Quote from: Indra on 28 April 2012, 09:40:48 PM
apakah anda mengerti makna dari kata "kesan"? jika anda tidak mengerti silakan buka KBBI
Berarti anda hanya menganggap, anda tidak dapat memberi contoh. Mengapa seseorang yg sering berdiskusi seperti anda memberi suatu pernyataan yg tidak berdasar? Sebetulnya apakah makna diskusi bagi anda? Untuk bergunjing? Untuk mencari kemenangan? untuk menunjukkan Ego? Jika demikan setelah komentar anda saya akan mengutip pernyataan dari anda dari thread lain tentang pernyataan yg mungkin menurut anda mempunyai arti teguran yg baik, mengikuti ajaran Sang Buddha
apa yg saya kutip itu bukanlah kata2 Sang Buddha, saya sudah menyebutkan judul suttanya agar anda bisa memeriksanya, silakan anda baca dulu.

## KUMPULAN LATIHAN
A. Menurut teks di atas, kapan Indra menulis pernyataan yang dikutip di bagian awal?
B. Ringkaslah paragraf dalam teks di atas yang diawali "Berarti anda hanya menganggap" menjadi lebih singkat, tanpa menghilangkan fakta utamanya.
C. Perbarui seluruh bagian teks di atas dari "Quote from: Indra" sampai ke "anda baca dulu.", dengan mengganti "thread" menjadi "utas".

Entri yang diambil dari sebuah koleksi:
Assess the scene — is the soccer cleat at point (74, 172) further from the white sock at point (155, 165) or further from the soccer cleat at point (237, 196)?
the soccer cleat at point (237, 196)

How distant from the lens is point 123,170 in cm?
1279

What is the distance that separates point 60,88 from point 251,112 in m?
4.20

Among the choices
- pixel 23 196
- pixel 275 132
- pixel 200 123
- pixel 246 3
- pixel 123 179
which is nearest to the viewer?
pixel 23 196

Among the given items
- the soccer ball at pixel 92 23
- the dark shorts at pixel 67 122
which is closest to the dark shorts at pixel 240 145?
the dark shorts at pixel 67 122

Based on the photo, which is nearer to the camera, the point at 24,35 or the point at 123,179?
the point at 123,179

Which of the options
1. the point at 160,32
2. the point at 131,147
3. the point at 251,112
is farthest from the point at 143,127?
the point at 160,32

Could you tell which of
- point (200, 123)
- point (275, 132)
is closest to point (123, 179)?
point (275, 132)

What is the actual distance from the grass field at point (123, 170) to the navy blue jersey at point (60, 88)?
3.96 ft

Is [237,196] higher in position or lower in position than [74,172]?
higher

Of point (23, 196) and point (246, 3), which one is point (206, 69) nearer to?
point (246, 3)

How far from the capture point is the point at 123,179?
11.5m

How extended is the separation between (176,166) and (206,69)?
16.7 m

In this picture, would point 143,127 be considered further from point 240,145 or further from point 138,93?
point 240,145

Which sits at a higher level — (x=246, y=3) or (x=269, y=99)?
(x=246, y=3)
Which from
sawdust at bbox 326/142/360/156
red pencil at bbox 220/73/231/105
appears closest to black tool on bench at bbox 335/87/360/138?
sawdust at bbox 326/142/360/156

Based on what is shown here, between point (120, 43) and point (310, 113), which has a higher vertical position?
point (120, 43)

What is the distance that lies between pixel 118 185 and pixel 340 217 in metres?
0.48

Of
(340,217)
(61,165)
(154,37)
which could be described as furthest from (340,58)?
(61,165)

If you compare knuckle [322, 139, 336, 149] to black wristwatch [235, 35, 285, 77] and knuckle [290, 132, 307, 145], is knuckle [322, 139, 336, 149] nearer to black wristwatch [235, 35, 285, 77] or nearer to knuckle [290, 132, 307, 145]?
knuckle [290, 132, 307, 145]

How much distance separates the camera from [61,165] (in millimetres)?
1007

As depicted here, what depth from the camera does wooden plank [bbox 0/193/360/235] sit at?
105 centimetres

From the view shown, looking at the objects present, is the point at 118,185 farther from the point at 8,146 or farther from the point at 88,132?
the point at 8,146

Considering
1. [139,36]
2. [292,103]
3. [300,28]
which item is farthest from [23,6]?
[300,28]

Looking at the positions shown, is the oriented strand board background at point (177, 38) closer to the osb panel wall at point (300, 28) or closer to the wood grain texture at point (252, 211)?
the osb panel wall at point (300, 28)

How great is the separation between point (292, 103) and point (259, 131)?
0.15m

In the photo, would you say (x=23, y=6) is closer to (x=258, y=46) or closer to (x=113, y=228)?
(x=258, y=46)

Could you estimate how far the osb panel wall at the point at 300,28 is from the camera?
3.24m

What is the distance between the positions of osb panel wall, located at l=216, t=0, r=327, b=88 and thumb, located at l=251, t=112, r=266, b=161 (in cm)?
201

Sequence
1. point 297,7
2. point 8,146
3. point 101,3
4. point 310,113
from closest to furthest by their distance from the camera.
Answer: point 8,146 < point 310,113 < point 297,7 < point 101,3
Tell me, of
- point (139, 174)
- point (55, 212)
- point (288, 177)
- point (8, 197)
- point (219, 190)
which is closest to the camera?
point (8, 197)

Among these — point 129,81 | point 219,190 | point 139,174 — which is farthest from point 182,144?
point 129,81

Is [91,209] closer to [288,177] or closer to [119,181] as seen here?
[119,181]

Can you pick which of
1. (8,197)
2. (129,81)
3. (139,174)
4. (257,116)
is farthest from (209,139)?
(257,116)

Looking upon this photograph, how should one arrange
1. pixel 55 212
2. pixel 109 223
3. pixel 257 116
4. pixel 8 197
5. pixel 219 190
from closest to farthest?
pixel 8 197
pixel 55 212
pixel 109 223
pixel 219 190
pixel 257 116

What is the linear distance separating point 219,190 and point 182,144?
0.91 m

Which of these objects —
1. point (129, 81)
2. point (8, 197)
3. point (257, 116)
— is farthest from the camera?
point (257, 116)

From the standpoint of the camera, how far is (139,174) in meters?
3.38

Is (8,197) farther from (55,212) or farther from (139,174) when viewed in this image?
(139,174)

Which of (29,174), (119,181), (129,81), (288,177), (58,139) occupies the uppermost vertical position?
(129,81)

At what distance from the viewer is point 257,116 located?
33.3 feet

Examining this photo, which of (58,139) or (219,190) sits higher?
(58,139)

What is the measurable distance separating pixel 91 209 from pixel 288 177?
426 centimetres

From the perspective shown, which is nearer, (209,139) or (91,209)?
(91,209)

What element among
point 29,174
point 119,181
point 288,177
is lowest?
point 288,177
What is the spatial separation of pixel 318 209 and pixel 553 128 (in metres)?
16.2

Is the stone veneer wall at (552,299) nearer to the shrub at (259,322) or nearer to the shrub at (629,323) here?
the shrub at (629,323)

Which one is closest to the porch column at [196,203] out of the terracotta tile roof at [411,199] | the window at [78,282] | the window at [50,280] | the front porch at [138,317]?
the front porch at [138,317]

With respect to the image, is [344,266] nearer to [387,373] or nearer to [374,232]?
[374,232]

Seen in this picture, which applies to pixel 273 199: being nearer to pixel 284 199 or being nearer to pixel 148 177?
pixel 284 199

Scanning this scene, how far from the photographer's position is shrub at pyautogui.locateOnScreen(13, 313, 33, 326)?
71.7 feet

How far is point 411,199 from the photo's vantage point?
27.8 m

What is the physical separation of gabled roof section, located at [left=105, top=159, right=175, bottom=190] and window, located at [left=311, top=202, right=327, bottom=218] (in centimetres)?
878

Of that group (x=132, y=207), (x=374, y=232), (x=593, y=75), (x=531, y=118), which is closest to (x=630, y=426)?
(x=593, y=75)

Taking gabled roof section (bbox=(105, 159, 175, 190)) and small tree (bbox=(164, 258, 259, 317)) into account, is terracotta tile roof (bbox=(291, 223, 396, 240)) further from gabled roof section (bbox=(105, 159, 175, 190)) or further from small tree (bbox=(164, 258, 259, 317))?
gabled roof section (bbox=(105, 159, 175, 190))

## JAWABAN YANG DIHARAPKAN
A. Pada 28 April 2012, pukul 09:40:48 PM.

B. Lawan bicara dinilai hanya menganggap tanpa bisa memberi contoh. Penulis mempertanyakan mengapa orang yang sering berdiskusi memberi pernyataan tak berdasar, dan apakah diskusi baginya untuk bergunjing, mencari kemenangan, atau menunjukkan ego. Jika demikian, setelah komentarnya penulis akan mengutip pernyataannya dari thread lain tentang teguran yang baik, mengikuti ajaran Sang Buddha.

C.
Quote from: Indra on 28 April 2012, 09:40:48 PM
apakah anda mengerti makna dari kata "kesan"? jika anda tidak mengerti silakan buka KBBI
Berarti anda hanya menganggap, anda tidak dapat memberi contoh. Mengapa seseorang yg sering berdiskusi seperti anda memberi suatu pernyataan yg tidak berdasar? Sebetulnya apakah makna diskusi bagi anda? Untuk bergunjing? Untuk mencari kemenangan? untuk menunjukkan Ego? Jika demikan setelah komentar anda saya akan mengutip pernyataan dari anda dari utas lain tentang pernyataan yg mungkin menurut anda mempunyai arti teguran yg baik, mengikuti ajaran Sang Buddha
apa yg saya kutip itu bukanlah kata2 Sang Buddha, saya sudah menyebutkan judul suttanya agar anda bisa memeriksanya, silakan anda baca dulu.